By adding a second front-end instruction decoder to the ARC HS3x high-end 32-bit RISC architecture, along with doubling the number of ALUs, Synopsys has created its latest ARC HS4x processor IP core family (Figure 1). The estimated performance increase over an ARC HS3x predecessor at the same clock speed can be as high as 40%, according to the company, with only modest die size and power consumption impacts. And via the inclusion of DSP enhancements akin to those initially launched with the mid-range ARC EMxD family, the HS3x-to-HS4xD (D=DSP) performance boost on code leveraging the associated expanded instruction set can be as much as 2x.
Figure 1. The superscalar ARC HS4x architecture can provide higher instruction throughput at a given clock rate versus the single-issue ARC HS3x precursor (top). DSP instruction set-supportive "D" variants deliver further computation enhancements (bottom).
The ARC product line, initially promoted by ARC International beginning in the 1990s, was subsequently acquired by Virage Logic in late 2009. Less than a year later, Synopsys bought Virage Logic, including the ARC offerings. The ARC HS3x product line was initially unveiled in 2013; as the company's Senior Manager of Product Marketing, Mike Thompson, explained in a recent briefing, its differentiation from the mid-range ARC EMx product line (initially introduced in 2011) includes a deeper 10-state pipeline enabling higher clock speeds, optional dual- and quad-cluster multi-core support, and other options such as a MMU (memory management unit) for virtual memory capabilities with Linux and other advanced operating systems (Figure 2).
Figure 2. A deeper pipeline, translating into higher clock speeds, is one of several key differentiators between the mid-range ARC EMx and high-end ARC HS3x and new HS4x families. Both the ARC EMx and ARC HS4x families include members that support DSP processing enhancements.
Hardware options aside, ARC EMx and ARC HS3x are fully binary code-compatible, and this ARCv2 ISA (instruction set architecture) compatibility further extends to the new ARC HS4x offerings. With that said, Thompson noted that code specifically compiled for a particular architecture will still tend to be more efficient than that migrated unchanged from a prior architecture. To that point, ARC HS4x is dual-issue; by doubling up not only the front-end instruction decoder but also the number of early-stage (pipeline stage 6) and late-stage (stage 9) ALUs, ARC HS4x's superscalar approach can increase the average number of instructions processed per clock cycle, at the cost of approximately 50,000 incremental gates of logic.

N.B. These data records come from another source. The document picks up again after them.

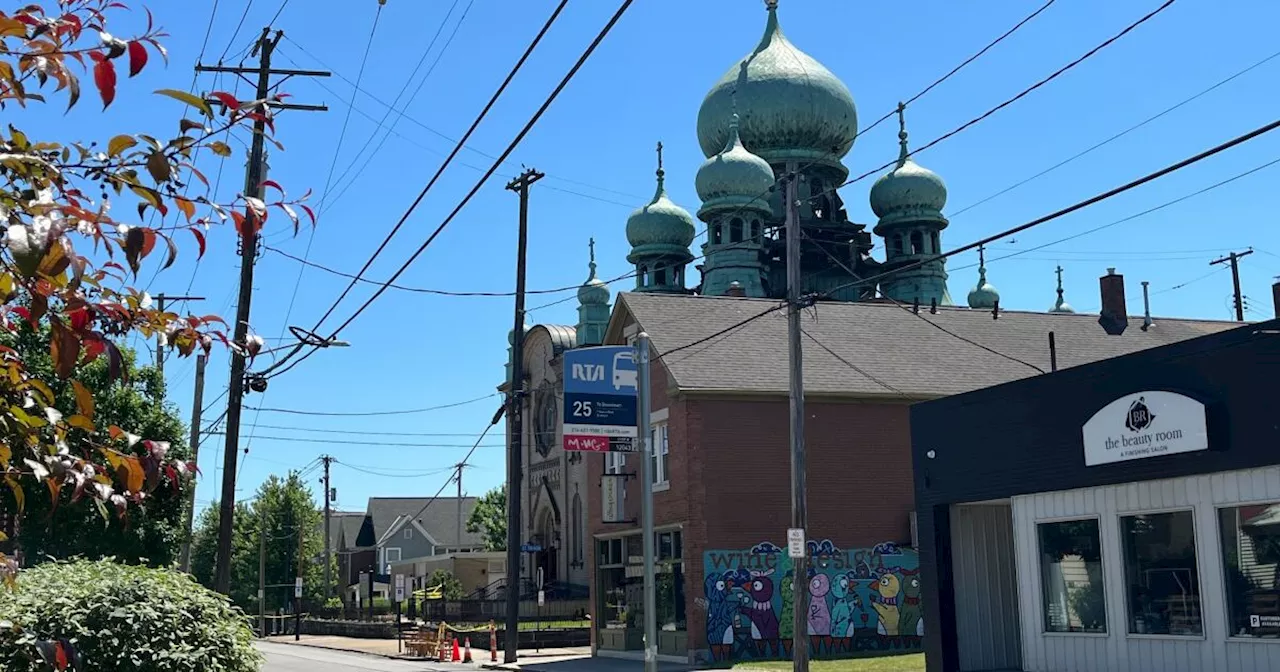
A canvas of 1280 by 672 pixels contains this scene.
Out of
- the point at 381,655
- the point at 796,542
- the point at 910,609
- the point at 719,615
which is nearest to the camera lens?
the point at 796,542

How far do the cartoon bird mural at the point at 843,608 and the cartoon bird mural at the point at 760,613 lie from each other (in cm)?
163

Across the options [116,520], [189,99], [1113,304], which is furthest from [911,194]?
[189,99]

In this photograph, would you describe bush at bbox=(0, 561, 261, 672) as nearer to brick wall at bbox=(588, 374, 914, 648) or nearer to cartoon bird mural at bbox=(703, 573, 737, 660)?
cartoon bird mural at bbox=(703, 573, 737, 660)

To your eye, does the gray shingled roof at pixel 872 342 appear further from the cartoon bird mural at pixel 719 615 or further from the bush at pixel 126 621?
the bush at pixel 126 621

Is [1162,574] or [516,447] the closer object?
[1162,574]

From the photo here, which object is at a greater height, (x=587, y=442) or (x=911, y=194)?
(x=911, y=194)

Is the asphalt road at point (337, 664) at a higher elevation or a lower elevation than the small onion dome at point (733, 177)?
lower

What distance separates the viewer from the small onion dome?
5931cm

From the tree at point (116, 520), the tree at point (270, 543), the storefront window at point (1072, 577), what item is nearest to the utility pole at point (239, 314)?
the tree at point (116, 520)

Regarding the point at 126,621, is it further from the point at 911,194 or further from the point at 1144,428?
the point at 911,194

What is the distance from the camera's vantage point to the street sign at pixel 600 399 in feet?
69.9

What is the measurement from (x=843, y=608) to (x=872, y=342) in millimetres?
8335

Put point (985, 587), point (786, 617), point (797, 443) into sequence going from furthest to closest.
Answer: point (786, 617), point (985, 587), point (797, 443)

The availability of L1 and L2 caches varies with different ARC HS4x family members; the capacities of both these and the CCMs (closely coupled instruction and data memory arrays) are also user-configurable (Table 1). Other options include the aforementioned MMU, along with an IEEE 754-compliant FPU (floating point unit), a MPU (memory protection unit), a DMA (direct memory access) engine, and real-time trace capabilities. And as with other ARC core families, ARC HS4x also supports APEX (ARC Processor EXtension) technology, which enables licensees to add their own custom processor features via the hardware compiler found in Synopsys' toolset.
Table 1. Standard and optional features of various ARC HS3x and ARC HS4x processor core variants.
All ARC HS4x variants, along with their ARC HS3x precursors, integrate a separate processing pipeline for a 32-bit MAC, alternatively usable as dual 32x16 MACs and (for many operations) a quad 16x16 MAC cluster. With the ARC HS45D and HS47D members of the ARC HS4x family, both this MAC and the aforementioned ALUs are functionally enhanced to support the additional 150 software instructions found in the fuller ARCv2-DSP ISA. Synopsys' Thompson notes in these cases, the ARC HS4x's dual-issue architecture allows for the DSP-enhanced MAC and ALU pipelines (or other on-core resources) to operate concurrently, further boosting overall potential performance. Alternatively, if power consumption is the primary design constraint, an ARC HS4x- or HS4xD-based SoC is conceptually capable of delivering equivalent computing capabilities at lower clock speeds than that needed with an ARC HS3x-based SoC alternative.
Synopsys' Thompson positioned ARC HS4xD as primarily focused on the digital signal processing functions found in audio, speech, and wireless baseband applications. For all but the most rudimentary computer vision operations, conversely, a vision-tailored processing core such as the DesignWare EV6x is more appropriate, he suggested, with one of the company's CNN cores particularly relevant for deep learning-based applications. All five initial ARC HS4x/4xD variants are now available for licensing, with several of them already delivered to licensees and currently in design with tape-outs pending, according to Thompson. Forecasted ARC HS4 clock speeds range up to 2.2 GHz on a 28 nm process, or 2.5 GHz on a 16 nm FinFET process. The company plans to continue to offer the ARC HS3x family for more modest performance applications that value low silicon area and power draw; on 16 nm FinFET, for example, ARC HS3x cores can be as small as 0.06mm2 and consume as little as 30µW/MHz of power, he says.